Figure 4.

Primate CNV hotspots overlap functional regions. (a) CNVs were classified as intergenic, intronic, or exonic, based on whether any part of them overlapped with genes. Promoter regions were defined as the 2-kb region immediately upstream of the transcription start site of a gene. (b) Enrichment analysis for the HCR CNVs that overlap with exons of UCSC gene track. For calculating the significance independent of the size distribution, we generated 1,000 intervals that mimic the size distribution of the HCR CNVs and plotted the distribution of their genic overlap. The dotted red line indicates the number of observations, whereas the red-bins show the expected distribution (P < 0.001, Kolmogorov-Smirnov test). (c) The K values for all genes, genes that overlap with human CNVs, and genes that overlap with HCR CNVs.
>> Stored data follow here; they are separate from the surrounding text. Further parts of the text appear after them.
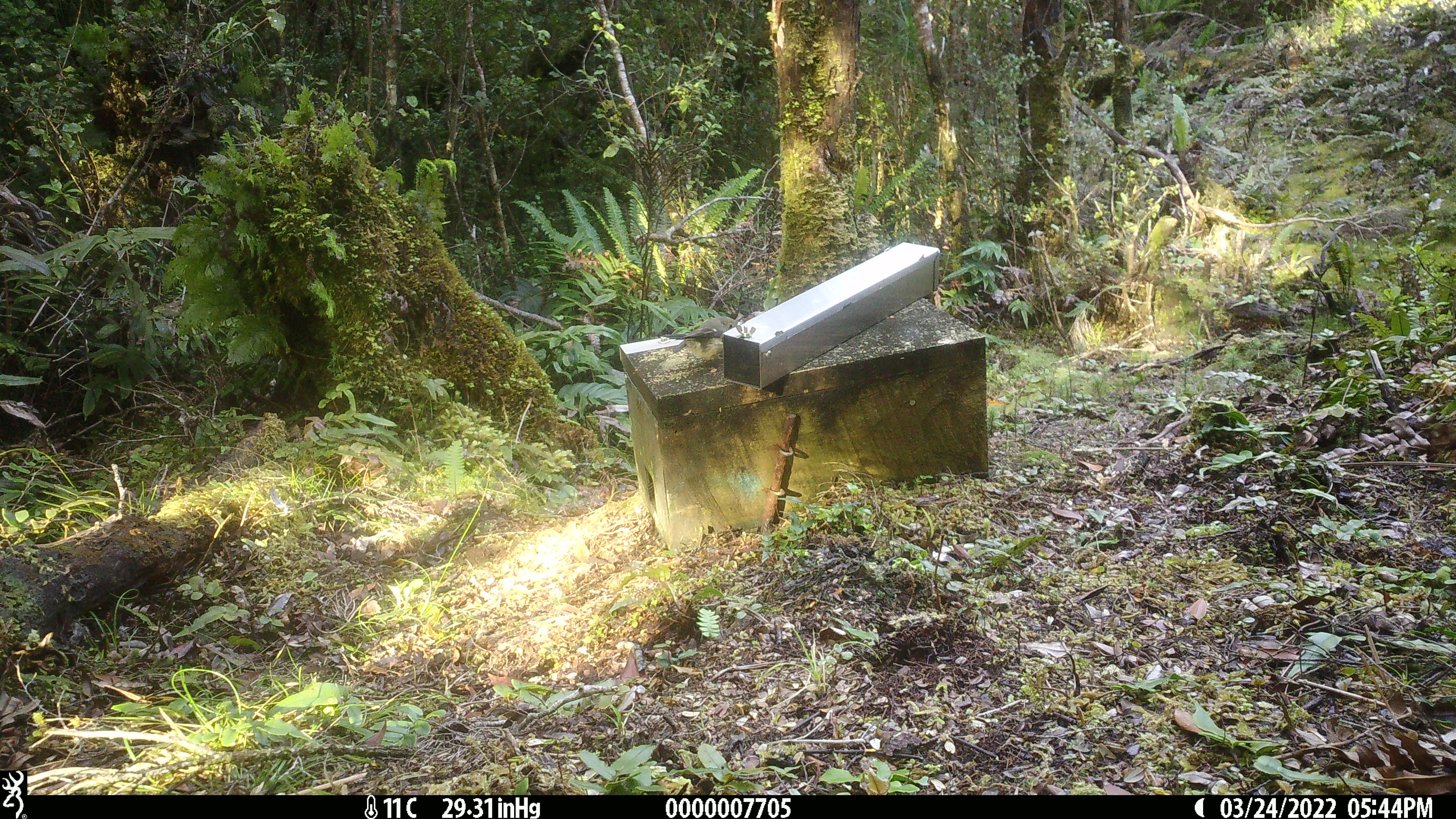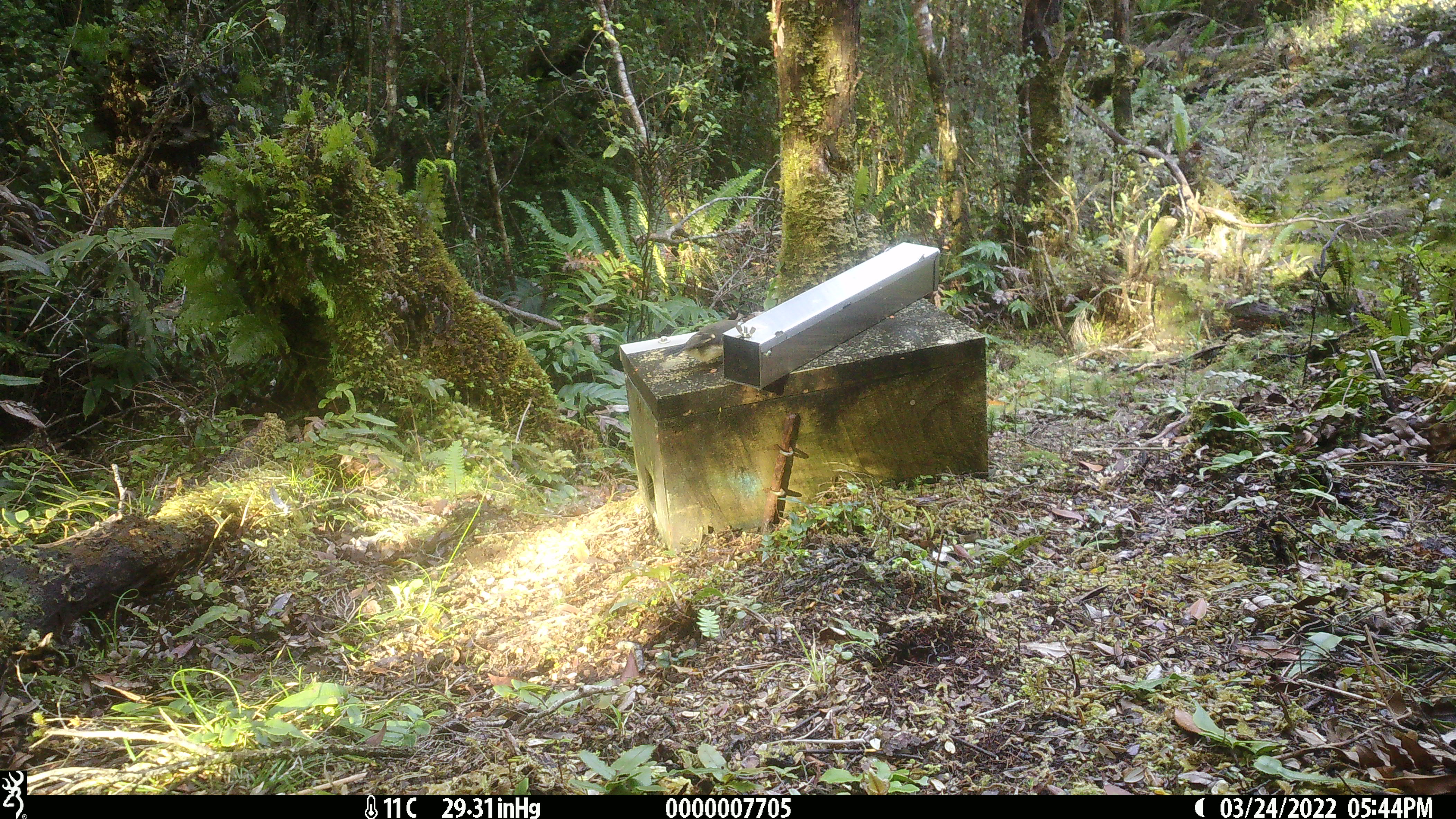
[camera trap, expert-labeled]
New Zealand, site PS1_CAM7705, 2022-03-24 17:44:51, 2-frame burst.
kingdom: Animalia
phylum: Chordata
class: Aves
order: Passeriformes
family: Petroicidae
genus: Petroica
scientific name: Petroica macrocephala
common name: tomtit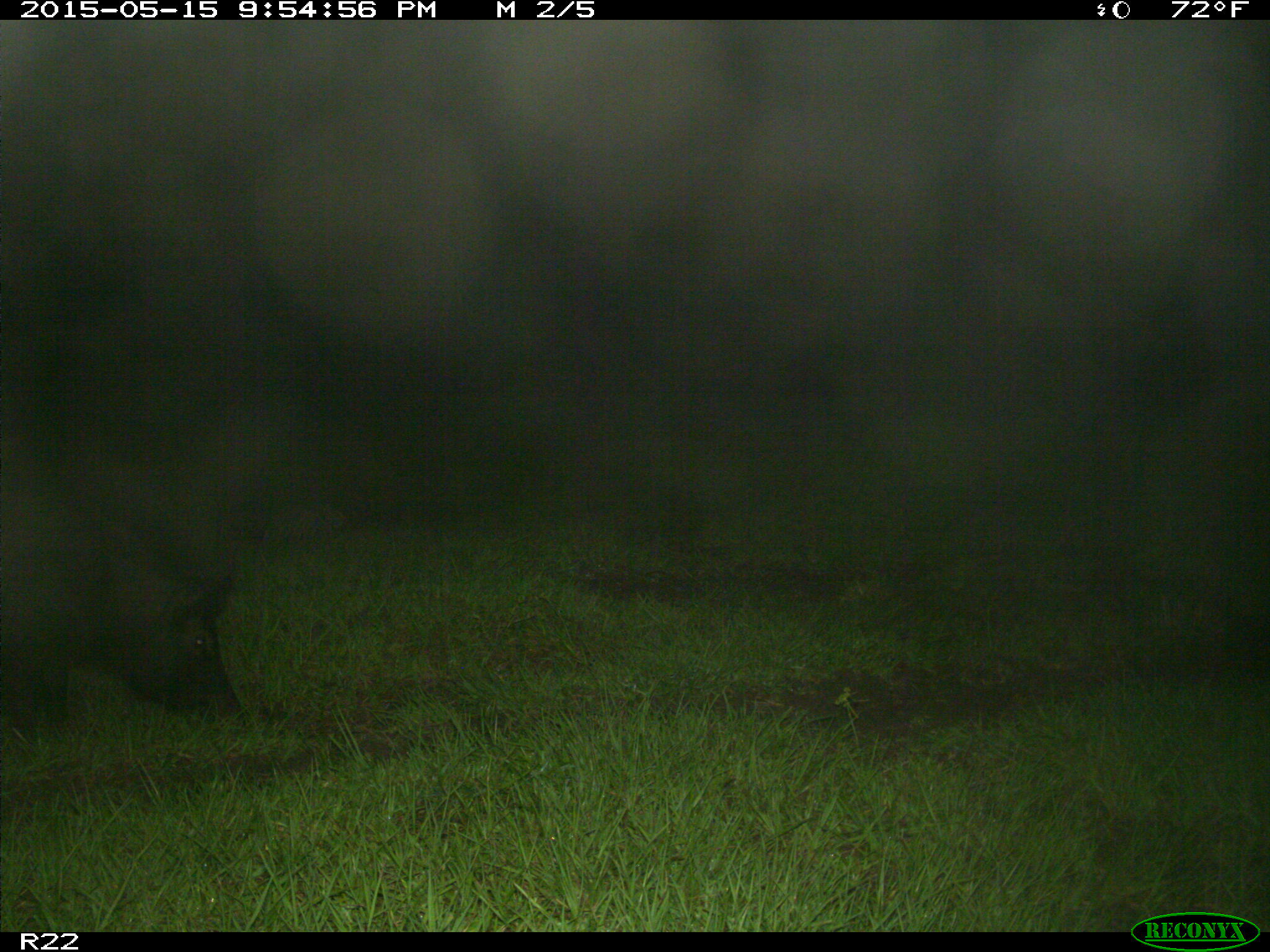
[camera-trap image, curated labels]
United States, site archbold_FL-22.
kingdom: Animalia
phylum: Chordata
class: Mammalia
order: Artiodactyla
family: Suidae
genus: Sus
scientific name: Sus scrofa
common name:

We plot here the density of K values, which is a measure of positive selection [18]. The genes that overlap with HCR CNVs have significantly lower K values (P < 0.001, Kolmogorov-Smirnov test), indicating that they are more likely to evolve under positive selection. (d) A cumulative fraction plot of conservation for primate hotspot and non-hotspot CNVs. Conservations scores were obtained using the phastCons on 17-species multiz track from the UCSC Genome Browser [31]. The D and P-values were calculated using a Kolmogorov-Smirnov test. Combined, these data indicate that most of the genes overlapping HCR CNVs are evolving under lineage-specific positive selection.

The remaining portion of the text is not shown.